Description
Describe the feature
I propose that the bundling process for NodejsFunctions be refactored such that the aws cdk toolkit can orchestrate bundling in parallel with synth, and that the toolkit performs this orchestration when the --asset-parallelism
option is truthy.
Use Case
Currently, NodejsFunction
s inefficiently bundle synchronously during synth regardless of the --asset-parallelism
option for deployments. For heavily serverless projects with dozens of Lambdas or more, this massively slows synth and deployment time. The proposed feature will reduce deployment times and, alongside options like hotswap and watch, increase developer's iteration velocity in heavily serverless NodeJs projects.
Proposed Solution
The following is intended for illustration.
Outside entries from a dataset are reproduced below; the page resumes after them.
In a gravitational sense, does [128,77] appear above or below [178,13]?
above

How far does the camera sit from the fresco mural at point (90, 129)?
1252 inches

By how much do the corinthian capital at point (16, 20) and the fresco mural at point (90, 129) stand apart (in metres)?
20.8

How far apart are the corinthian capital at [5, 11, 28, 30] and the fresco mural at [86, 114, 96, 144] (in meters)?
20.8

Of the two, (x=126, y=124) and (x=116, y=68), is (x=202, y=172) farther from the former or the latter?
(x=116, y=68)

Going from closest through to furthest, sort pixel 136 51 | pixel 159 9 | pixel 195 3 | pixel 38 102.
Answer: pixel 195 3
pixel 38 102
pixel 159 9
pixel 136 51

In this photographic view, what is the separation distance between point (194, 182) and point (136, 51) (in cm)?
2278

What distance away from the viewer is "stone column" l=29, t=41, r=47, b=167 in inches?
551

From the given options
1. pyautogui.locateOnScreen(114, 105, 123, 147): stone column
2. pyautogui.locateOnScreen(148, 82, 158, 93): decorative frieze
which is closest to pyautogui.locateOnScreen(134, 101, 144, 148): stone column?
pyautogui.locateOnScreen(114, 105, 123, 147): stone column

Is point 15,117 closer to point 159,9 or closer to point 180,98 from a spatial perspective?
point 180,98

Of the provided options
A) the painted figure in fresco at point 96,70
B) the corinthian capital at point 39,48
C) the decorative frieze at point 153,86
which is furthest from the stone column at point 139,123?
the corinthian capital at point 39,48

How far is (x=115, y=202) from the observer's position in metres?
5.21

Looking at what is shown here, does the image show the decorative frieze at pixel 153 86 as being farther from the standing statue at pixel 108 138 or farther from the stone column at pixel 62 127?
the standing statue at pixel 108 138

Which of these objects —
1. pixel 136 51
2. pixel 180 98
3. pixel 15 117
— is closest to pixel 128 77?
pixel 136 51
It is neither elegant nor, frankly, a "good" solution to this problem.
The Bundling
class of the module can expose the interface to allow the toolkit to command parallel bundling:
// @aws-cdk/aws-lambda-nodejs/lib/bundling.ts@Bundling
private static parallelBundling: boolean = false;
public static set parallelBundling(parallelBundling: boolean) {
Bundling.parallelBundling = parallelBundling;
}
private static staged: { [outputDir: string]: { tempFile: string, inputDir: string, tryBundling: () => boolean } } = {};
public static bundleInParallel = async (): Promise<void> => {
let bundlings: Array<Promise<void>> = []
for (const [outputDir, { tryBundling, inputDir, tempFile }] of Object.entries(Bundling.staged)) {
bundlings.push((async () => {
// Need to swap the directories back for staging
fs.renameSync(outputDir, inputDir);
// Need to remove the temporary file that prevents AssetStaging from throwing
fs.rmSync(tempFile);
const success = tryBundling();
if (!success) {
const assetDir = path.basename(outputDir);
throw new Error(`Failed to bundle NodejsFunction for ${assetDir}.`);
}
// Okay to return the directories to their final locations
fs.renameSync(inputDir, outputDir);
})());
}
const results = await Promise.allSettled(bundlings)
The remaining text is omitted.